Without the pictures, set down every line of the data exactly.

Image-linked spatial questions:
_ _ _ _ _ _ _

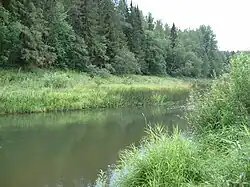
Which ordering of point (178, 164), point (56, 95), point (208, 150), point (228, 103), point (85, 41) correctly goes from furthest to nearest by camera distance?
point (85, 41) → point (56, 95) → point (228, 103) → point (208, 150) → point (178, 164)

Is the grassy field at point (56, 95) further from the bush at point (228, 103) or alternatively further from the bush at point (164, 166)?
the bush at point (164, 166)

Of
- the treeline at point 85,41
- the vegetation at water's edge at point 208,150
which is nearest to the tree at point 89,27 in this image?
the treeline at point 85,41

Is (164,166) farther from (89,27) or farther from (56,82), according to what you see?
(89,27)

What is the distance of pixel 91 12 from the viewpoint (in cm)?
3822

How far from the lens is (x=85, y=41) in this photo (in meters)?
37.7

_ _ _ _ _ _ _

→ Exercise output
Which ordering of point (178, 164), point (56, 95), point (208, 150), point (228, 103), point (85, 41) correctly goes from furthest to nearest by camera distance?
point (85, 41) → point (56, 95) → point (228, 103) → point (208, 150) → point (178, 164)

Is the grassy field at point (56, 95) further from the bush at point (228, 103) or alternatively further from the bush at point (164, 166)?
the bush at point (164, 166)

Of
- the treeline at point 85,41
- the vegetation at water's edge at point 208,150
which is nearest to the tree at point 89,27 in this image?
the treeline at point 85,41

Is (164,166) farther from (89,27) or farther from (56,82), according to what you see?
(89,27)

What is the distance of pixel 91 12 from the viewpoint (in cm)?
3822

How far from the lens is (x=85, y=41) in this photo (in meters)?
37.7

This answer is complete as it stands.